Extract to read:

§

The Mudcat Café TM
Thread #14088   Message #372549
Posted By: Susanne (skw)
10-Jan-01 - 07:20 PM
Thread Name: Origins: Peat Bog Soldiers
Subject: Lyr Add: DIE MOORSOLDATEN / THE PEAT-BOG SOLDIERS
Here's the promised translation:

[1935:] [Langhoff has had the idea to put on a show in order to demonstrate to the SS that the prisoners are by no means the 'subhuman', culture-less beings the Nazis portrayed them as, and has been looking for volunteers.] A comrade came towards me, dragging another along by his sleeve. "You are the actor, eh? Now, this is our poet. He has had poems published by the 'Ruhr Echo', and he's even written songs for middle-class choirs!" We walked on together. The 'poet' was a miner by trade, an older, quiet man. I said: "Couldn't you make a song that the whole camp can sing together? You realize, of course, that it must not be of the kind the SS could forbid us to sing. It ought to relate to our camp as well as to our families back home. You know, a song about home, but no kitsch like 'Back to my homeland I long to go...' " "Yes, I could do that," the comrade said thoughtfully. " I'll give it a try and bring the song to your hut some time during the week." [...]

The Sunday arrived. In the morning we rehearsed the new song our miner had written and to which a clerk had made a tune. [...] And then the camp's inmates heard, for the first time, the 'Boergermoor Song', which in the meantime has attained a folksong-like popularity. One of us said: "Comrades, we're going to sing you the 'Boergermoor Song', our camp song. Listen well and then sing along with the chorus." Dark and heavy, in march time, the choir began:

Wohin auch das Auge blicket, Moor und Heide nur ringsum
Vogelsang uns nicht erquicket, Eichen stehen kahl und stumm
Wir sind die Moorsoldaten und ziehen mit dem Spaten ins Moor ...
(Far and wide as the eye can wander, heath and bog are everywhere

Not a bird sings out to cheer us, oaks are standing gaunt and bare
We are the peat-bog soldiers marching with our spades to the bog)


Total silence - They all sat as though frozen, unable to sing along and listened to the chorus again.

§

Can you resume the account above of the Boergermoor Song's first performance, carrying it on from its final sentence?

Data provided:
§

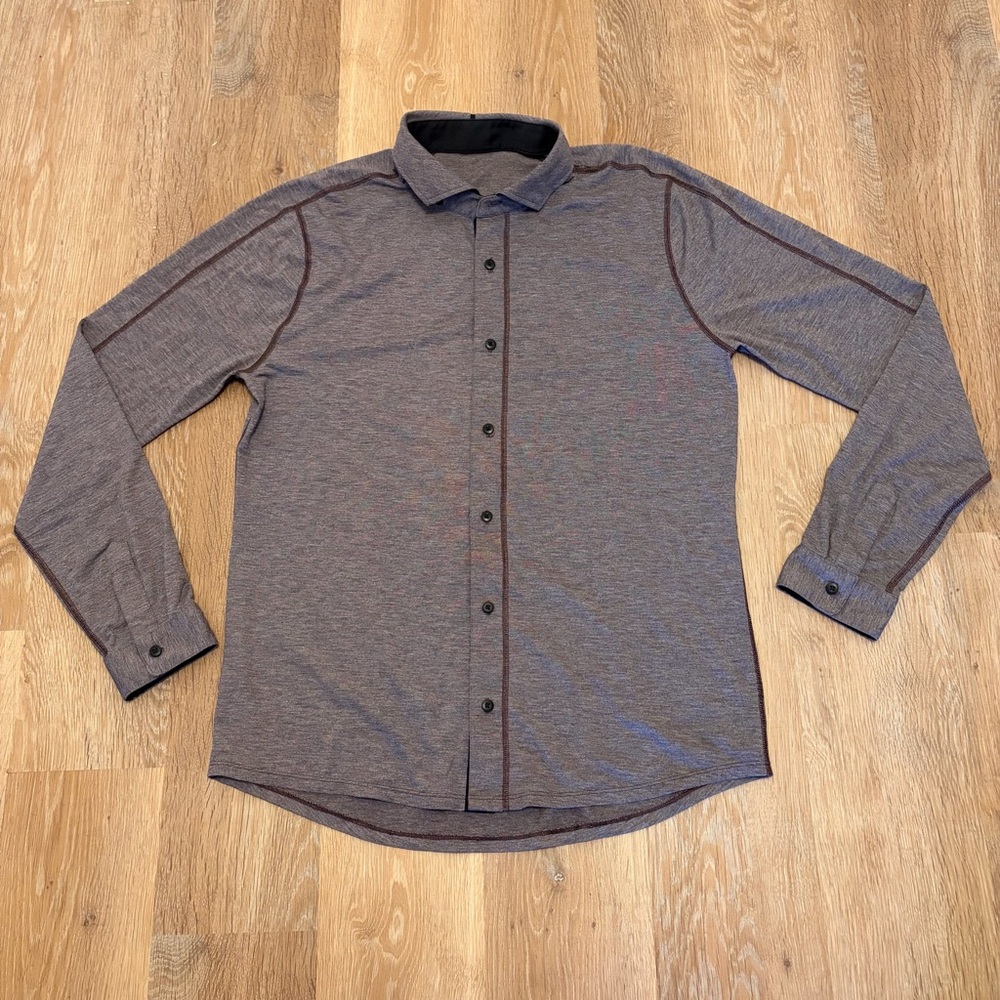 Lululemon Rival Button Down Men’s Large Purple Bl… - image 1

§

Expected output:
Wir sind die Moorsoldaten und ziehen mit dem Spaten ins Moor ...
Hier in dieser öden Heide ist das Lager aufgebaut
Wo wir ferne jeder Freude hinter Stacheldraht verstaut
Wir sind die Moorsoldaten und ziehen mit dem Spaten ins Moor ...

(In this bleak and lonely moorland a camp it has been built for us
Where we're kept behind the barbed wire, any joy denied to us)

Morgens ziehen die Kolonnen in das Moor zur Arbeit hin
Graben bei dem Brand der Sonnen, doch zur Heimat steht der Sinn
Wir sind die Moorsoldaten und ziehen mit dem Spaten ins Moor ...

(Every morning all the columns march out to work upon the moor
We dig beneath the cruel sun's glare while dreaming of our homeland far)


Some comrades began to hum along, quietly and sadly. They looked neither left nor right. Their gaze went beyond the barbed wire - it went to where the sky met the endless heath.

Heimwärts, heimwärts jeder sehnet, zu den Eltern, Weib und Kind
Manche Brust ein Seufzer dehnet, weil wir hier gefangen sind
Wir sind die Moorsoldaten und ziehen mit dem Spaten ins Moor ...

(Homeward, homeward goes our yearning, to our parents, wives and weans
Many a chest is full of sighing for far from them we're kept in chains)


I saw the commander. He sat with his head down and his foot moving in the sand. The SS silent and unmoving. - I saw the comrades. Many were crying. -

Auf und nieder geh'n die Posten, keiner, keiner kann hindurch
Flucht wird nur das Leben kosten, vierfach ist umzäunt die Burg
Wir sind die Moorsoldaten und ziehen mit dem Spaten ins Moor ...

(Up and down the guards are pacing, no one, no one can get through
Flight would mean a sure death facing, guns and barbed wire greet our view)


This verse was done very quietly. Suddenly the comrades' singing grew very loud and hard as they started the last verse:

Doch für uns gibt es kein Klagen, ewig kann's nicht Winter sein
Einmal werden froh wir sagen: Heimat, Du bist wieder mein!

(But for us there is no complaining, winter will in time be past
One day we shall cry, rejoicing, homeland, dear, you're mine at last)

Dann ziehn die Moorsoldaten nicht mehr mit dem Spaten ins Moor!


And the last chorus, the: "No more with their spades!", was sung loudly and powerfully. The spell was broken. At the repeat of the chorus all nine hundred inmates sang:

"Then will the peat-bog soldiers march no more with their spades to the bog!"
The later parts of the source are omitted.